Exercise set
[A] According to the account of Gill's detention, at approximately what time did Gardiner take statements from two witnesses?
[B] Translate this sentence from the account of Gill's detention into Spanish: "Gardiner interviewed the bouncer Collins shortly after 2:00 P.M."
[C] Write out the portion of the account of Gill's detention between "At approximately 10:30" and "statement to Gardiner.", inclusive.

Text segment
════════════════════
Gill and Van Pelt were not handcuffed, and Gill believed he was going to
Midtown North to make a complaint.
According to Gill, after arrival at Midtown North he was standing in a
hallway and requested medical assistance and to go to a hospital and was
told that he was not under arrest and that an ambulance was coming. Gill
made telephone calls to friends. Whether he mentioned his request for
medical assistance is disputed.
Gardiner investigated the incident that night and was told that the
bouncer had identified Van Pelt and Gill as the perpetrators of the
incident. At some point Gill was told he was not free to leave and at
some time thereafter was placed in the squad cell with Van Pelt. At
approximately 12:20 A.M. Gardiner took statements from two witnesses, a
husband and wife from California, Diana DeRosa ("DeRosa") and Brian
Burkhalter ("Burkhalter"), who described the beating received by Gill and
the injuries received by the wearer of the kilt.
At approximately 10:30 A.M. the next morning, Gardiner gave Gill his
Miranda warning and provided him with a worksheet for him to
sign indicating that he had been advised of and understood his rights,
and that he was willing to answer questions. Shortly after Gill signed the worksheet, he gave both an oral and a written
statement to Gardiner.
Gardiner interviewed the bouncer Collins shortly after 2:00 P.M.
════════════════════
Given data

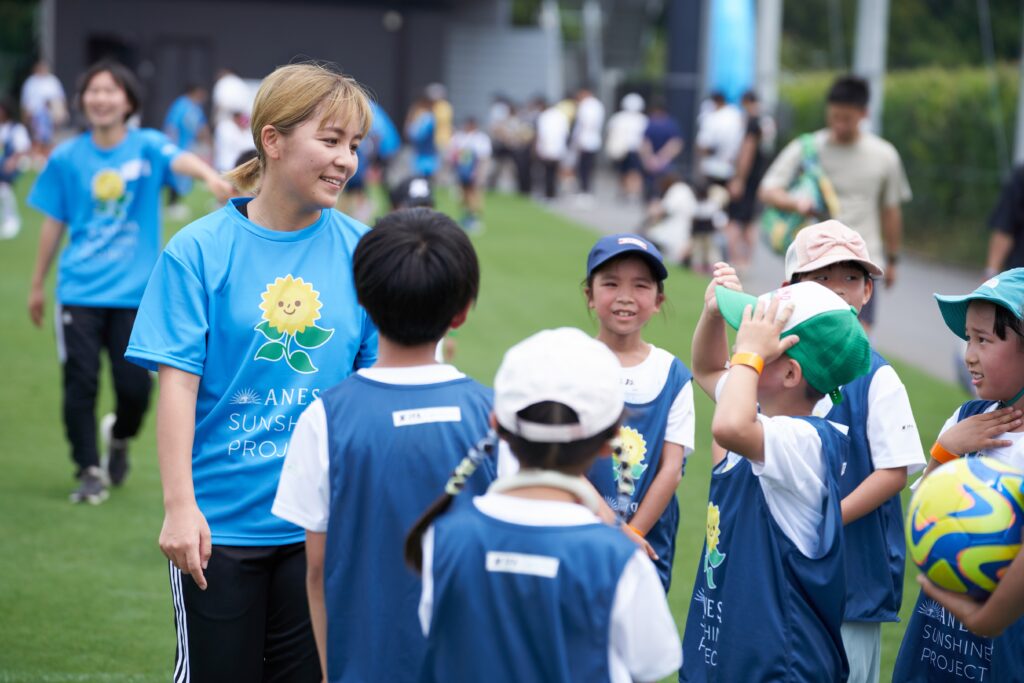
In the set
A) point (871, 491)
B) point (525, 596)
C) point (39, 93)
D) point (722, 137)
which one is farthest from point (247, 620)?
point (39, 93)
════════════════════
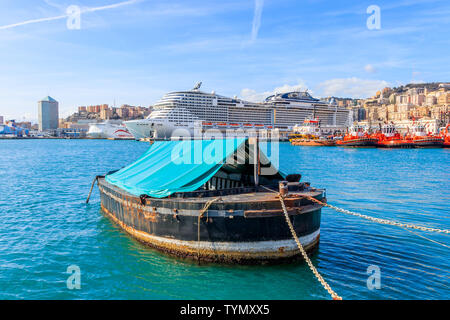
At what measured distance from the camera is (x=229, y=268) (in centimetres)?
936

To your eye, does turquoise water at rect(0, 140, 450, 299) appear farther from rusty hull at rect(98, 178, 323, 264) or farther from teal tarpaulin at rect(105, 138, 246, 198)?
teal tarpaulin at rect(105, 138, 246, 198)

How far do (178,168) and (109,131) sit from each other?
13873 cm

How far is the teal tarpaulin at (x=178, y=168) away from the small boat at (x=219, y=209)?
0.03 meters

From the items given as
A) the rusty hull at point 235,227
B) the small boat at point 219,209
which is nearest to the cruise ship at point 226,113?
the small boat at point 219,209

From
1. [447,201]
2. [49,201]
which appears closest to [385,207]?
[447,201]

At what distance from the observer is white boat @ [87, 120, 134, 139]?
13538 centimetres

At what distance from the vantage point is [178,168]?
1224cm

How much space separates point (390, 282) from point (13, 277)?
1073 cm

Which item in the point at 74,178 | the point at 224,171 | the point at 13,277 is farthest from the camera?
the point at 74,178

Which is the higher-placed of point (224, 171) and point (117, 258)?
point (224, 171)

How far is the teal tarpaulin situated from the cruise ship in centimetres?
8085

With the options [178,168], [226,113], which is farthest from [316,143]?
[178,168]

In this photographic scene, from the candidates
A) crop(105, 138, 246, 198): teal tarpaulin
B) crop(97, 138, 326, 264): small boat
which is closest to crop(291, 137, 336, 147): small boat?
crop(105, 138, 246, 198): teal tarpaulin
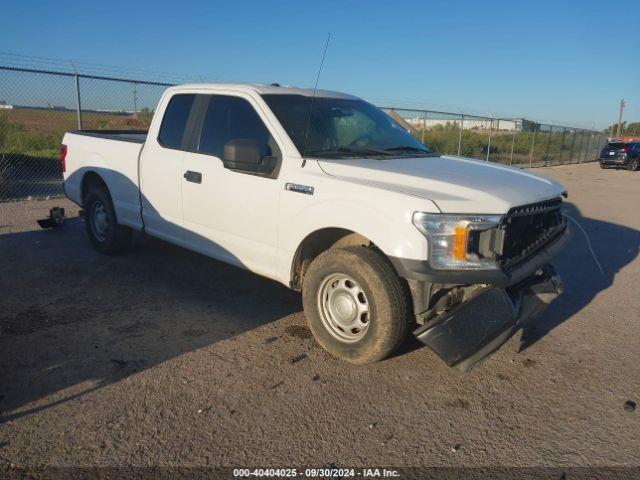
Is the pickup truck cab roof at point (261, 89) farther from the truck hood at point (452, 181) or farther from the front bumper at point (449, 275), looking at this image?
════════════════════
Results in order
[A] At approximately 12:20 A.M.

[B] Gardiner entrevistó al portero Collins poco después de las 2:00 P.M.

[C]
At approximately 10:30 A.M. the next morning, Gardiner gave Gill his
Miranda warning and provided him with a worksheet for him to
sign indicating that he had been advised of and understood his rights,
and that he was willing to answer questions. Shortly after Gill signed the worksheet, he gave both an oral and a written
statement to Gardiner.